--- start of Source ---
While walking by these two storytellers in the forest a few days ago I heard them explaining to this young sapling about the role she had to play as she grew up and took her rightful place in the forest. Everyone in Nature has their place and a job to do. The Earth of course stays firmly underfoot and it is the force that gives purpose to all the other things in life. The other elements such as the wind, sun, water, all have their parts to play but each individual has their responsibilities to perform as well.

And as in all cultures the young have questions about those things. They also have a lot of fear. Fear of the unknown. And a lot is unknown. The two storytellers above have been telling these stories for millennium. The one on the left with the long druid-like countenance is the most versed in the why of things, the broad overview of what our purpose is here. While the shorter, rounder one is an earth mother and she has all the practical facts of life that the younger ones need to know.

Procreation is always the single largest topic on the young ones minds and it is always the scariest to ask about. That’s why so many come to the storytellers to find out these things, you can’t ask your mother, you just can’t. How embarrassing would that be. And the other saplings are asking you about them so there’s no help there. No, the storytellers are the ones to come to.
--- end of Source ---
--- start of Data provided ---
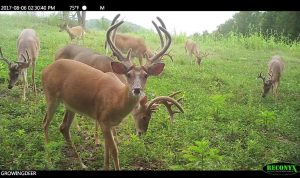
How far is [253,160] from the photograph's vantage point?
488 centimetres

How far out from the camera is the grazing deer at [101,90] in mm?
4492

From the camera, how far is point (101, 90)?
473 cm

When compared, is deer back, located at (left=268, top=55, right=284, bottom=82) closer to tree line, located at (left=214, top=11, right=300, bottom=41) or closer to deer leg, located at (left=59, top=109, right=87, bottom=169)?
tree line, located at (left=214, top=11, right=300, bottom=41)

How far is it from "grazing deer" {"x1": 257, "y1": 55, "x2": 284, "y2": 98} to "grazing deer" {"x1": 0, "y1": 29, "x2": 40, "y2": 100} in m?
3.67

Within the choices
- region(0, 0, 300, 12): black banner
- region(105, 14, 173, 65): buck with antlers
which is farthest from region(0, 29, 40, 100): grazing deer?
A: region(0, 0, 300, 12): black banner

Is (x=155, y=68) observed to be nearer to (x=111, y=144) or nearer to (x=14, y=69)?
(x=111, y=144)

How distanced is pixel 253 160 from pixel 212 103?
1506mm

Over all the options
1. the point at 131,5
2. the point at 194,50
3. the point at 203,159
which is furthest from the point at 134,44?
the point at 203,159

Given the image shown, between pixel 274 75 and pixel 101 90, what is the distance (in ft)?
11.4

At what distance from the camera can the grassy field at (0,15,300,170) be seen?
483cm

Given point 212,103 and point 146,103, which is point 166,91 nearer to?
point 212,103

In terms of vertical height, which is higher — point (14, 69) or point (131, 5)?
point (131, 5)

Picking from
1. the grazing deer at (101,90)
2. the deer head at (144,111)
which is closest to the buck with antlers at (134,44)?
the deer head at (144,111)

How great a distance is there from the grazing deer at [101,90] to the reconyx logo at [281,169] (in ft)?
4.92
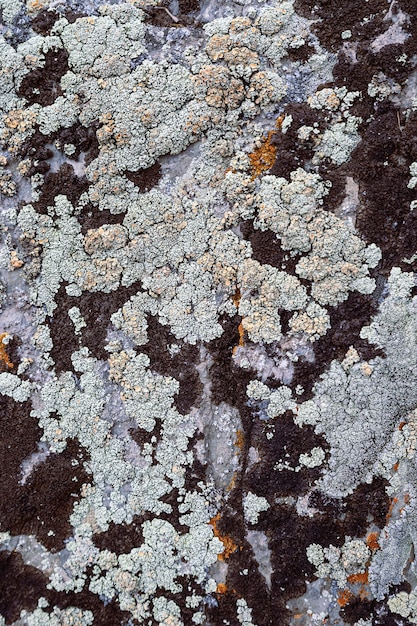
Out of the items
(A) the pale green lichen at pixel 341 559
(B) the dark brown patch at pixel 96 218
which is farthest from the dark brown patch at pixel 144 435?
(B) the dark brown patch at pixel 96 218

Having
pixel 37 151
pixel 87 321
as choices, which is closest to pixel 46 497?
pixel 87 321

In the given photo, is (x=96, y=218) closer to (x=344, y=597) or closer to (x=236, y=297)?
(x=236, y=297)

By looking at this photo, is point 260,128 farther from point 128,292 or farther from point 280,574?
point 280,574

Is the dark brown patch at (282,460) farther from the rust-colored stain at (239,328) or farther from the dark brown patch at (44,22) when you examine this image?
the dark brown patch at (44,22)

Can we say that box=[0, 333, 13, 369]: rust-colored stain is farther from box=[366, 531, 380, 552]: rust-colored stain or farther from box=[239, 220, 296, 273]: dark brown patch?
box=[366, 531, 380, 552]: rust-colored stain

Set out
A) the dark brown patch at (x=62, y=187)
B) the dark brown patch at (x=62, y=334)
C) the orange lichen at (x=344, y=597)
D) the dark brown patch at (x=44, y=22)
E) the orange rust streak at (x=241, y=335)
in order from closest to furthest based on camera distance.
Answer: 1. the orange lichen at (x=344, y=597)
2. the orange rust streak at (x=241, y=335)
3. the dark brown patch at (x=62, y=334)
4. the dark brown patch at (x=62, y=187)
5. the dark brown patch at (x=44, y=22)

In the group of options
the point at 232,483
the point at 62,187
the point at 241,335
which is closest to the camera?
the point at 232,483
--- end of Data provided ---
--- start of Data provided ---
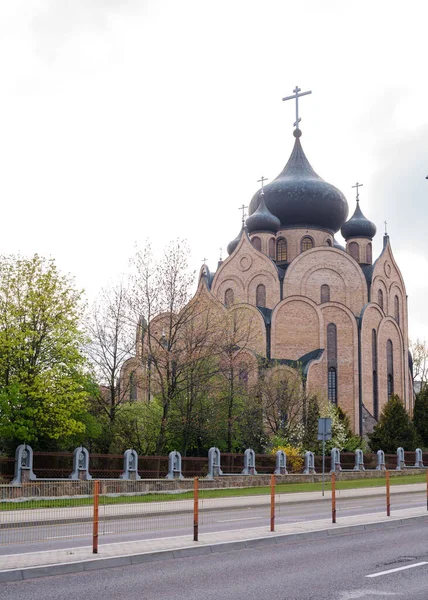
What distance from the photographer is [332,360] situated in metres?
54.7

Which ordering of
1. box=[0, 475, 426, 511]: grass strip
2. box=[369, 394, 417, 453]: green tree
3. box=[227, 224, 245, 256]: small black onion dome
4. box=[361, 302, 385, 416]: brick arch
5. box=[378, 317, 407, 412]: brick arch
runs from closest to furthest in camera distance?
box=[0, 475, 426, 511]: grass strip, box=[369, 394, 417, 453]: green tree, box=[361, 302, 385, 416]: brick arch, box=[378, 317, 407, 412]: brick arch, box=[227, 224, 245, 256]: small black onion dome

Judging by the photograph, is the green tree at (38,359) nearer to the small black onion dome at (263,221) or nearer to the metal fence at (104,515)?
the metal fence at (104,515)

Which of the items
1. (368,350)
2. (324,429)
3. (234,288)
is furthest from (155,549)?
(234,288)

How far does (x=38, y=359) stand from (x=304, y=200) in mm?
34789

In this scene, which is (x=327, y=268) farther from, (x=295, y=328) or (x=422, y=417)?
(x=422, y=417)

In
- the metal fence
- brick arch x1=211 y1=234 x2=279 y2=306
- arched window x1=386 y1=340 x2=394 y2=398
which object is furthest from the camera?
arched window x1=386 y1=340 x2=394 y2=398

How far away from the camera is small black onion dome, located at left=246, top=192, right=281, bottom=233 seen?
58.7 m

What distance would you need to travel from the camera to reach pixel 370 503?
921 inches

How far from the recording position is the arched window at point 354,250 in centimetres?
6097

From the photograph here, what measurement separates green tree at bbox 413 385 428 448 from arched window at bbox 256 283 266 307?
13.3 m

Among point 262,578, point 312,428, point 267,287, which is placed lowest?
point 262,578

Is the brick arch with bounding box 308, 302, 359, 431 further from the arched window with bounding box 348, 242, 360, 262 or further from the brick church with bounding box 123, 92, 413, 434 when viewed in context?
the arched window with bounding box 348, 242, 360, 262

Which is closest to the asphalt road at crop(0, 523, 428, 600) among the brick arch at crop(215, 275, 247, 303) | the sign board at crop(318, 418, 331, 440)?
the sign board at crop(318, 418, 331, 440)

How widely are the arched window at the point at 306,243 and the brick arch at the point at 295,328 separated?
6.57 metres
--- end of Data provided ---
--- start of Data provided ---
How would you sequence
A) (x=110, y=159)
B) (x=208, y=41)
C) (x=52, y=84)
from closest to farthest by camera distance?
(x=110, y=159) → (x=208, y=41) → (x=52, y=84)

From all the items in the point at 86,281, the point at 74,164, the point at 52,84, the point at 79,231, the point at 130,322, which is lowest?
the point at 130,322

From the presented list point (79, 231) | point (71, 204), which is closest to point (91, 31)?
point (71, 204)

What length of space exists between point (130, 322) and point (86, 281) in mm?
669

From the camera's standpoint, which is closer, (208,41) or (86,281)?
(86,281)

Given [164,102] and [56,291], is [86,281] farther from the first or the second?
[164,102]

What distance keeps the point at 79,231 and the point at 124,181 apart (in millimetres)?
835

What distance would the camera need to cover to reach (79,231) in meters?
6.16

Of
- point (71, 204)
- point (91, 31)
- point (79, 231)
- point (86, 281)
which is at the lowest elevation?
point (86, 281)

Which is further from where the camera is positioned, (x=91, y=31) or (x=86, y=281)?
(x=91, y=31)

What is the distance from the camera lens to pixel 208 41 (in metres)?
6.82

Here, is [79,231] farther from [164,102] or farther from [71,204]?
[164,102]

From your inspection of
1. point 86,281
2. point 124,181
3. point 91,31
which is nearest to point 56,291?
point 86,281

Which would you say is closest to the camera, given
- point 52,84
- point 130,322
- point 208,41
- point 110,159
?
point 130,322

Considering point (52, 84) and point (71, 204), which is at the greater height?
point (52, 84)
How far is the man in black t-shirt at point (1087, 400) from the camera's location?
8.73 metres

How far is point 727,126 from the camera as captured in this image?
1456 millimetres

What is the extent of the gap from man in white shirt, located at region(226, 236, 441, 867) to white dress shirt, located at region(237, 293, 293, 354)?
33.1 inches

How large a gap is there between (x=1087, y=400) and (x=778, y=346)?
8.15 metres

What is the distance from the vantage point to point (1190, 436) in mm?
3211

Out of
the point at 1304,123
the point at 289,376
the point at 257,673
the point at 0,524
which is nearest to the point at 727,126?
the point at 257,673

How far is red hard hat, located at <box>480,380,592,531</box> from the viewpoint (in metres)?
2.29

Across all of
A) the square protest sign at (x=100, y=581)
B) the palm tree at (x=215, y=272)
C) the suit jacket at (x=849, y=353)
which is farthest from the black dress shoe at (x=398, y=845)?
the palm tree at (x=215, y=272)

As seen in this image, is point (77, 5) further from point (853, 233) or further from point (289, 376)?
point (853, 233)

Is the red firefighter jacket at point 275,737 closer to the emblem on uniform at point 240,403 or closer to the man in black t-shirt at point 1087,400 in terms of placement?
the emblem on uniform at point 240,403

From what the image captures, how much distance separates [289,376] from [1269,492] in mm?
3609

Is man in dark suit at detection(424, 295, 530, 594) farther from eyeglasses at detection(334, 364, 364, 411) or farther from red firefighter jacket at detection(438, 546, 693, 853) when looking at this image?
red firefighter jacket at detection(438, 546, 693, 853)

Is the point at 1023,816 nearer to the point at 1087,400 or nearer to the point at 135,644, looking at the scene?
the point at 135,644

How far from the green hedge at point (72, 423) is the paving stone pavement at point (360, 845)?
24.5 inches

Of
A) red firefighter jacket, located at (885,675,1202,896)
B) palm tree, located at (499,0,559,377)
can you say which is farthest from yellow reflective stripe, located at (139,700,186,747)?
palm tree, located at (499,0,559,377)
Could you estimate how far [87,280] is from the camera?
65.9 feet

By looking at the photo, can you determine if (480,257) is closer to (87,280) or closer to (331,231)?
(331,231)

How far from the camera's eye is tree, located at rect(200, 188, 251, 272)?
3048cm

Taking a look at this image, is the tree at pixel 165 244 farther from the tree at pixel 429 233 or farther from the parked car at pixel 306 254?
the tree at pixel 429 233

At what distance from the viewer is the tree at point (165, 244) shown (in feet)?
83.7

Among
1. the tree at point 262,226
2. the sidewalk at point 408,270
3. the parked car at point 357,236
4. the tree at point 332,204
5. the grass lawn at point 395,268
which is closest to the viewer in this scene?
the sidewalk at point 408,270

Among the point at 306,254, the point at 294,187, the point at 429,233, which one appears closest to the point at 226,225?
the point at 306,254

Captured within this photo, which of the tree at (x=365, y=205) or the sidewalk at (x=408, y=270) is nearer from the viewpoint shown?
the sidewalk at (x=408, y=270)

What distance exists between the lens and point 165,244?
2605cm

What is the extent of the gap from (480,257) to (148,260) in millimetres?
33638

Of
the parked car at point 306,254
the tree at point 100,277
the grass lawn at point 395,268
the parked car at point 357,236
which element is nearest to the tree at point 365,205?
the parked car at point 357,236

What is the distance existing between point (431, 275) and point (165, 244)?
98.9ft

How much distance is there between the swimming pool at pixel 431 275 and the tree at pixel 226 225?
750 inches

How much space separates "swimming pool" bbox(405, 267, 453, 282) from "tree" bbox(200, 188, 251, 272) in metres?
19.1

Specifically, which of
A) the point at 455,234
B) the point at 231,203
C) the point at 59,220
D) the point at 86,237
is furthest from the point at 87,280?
--- end of Data provided ---
Pick up the text about the forest storytellers and the young sapling where it stops, and continue it. The entries have no role here.

I couldn’t hear much of the conversation as the storytellers speak in a very low voice, so low sometimes that we can’t hear it at all. The sound travels through the ground to the saplings roots like whale song through the ocean which is why there is a such a surprised look on her face. I did hear the words, gymnosperms, and male and female gametophytes and the release of large amounts of pollen, which is when the saplings branches flew up in embarrassment and her leaves flushed a pale shade of yellow.

It was at this point that I moved along as the conversation was getting to a very delicate stage and I did not want to add to the saplings awkward self-consciousness. I was just glad that the storytellers were there to help this generation of trees learn what they needed to know. Even in this day of information overload and unlimited knowledge storytellers are important.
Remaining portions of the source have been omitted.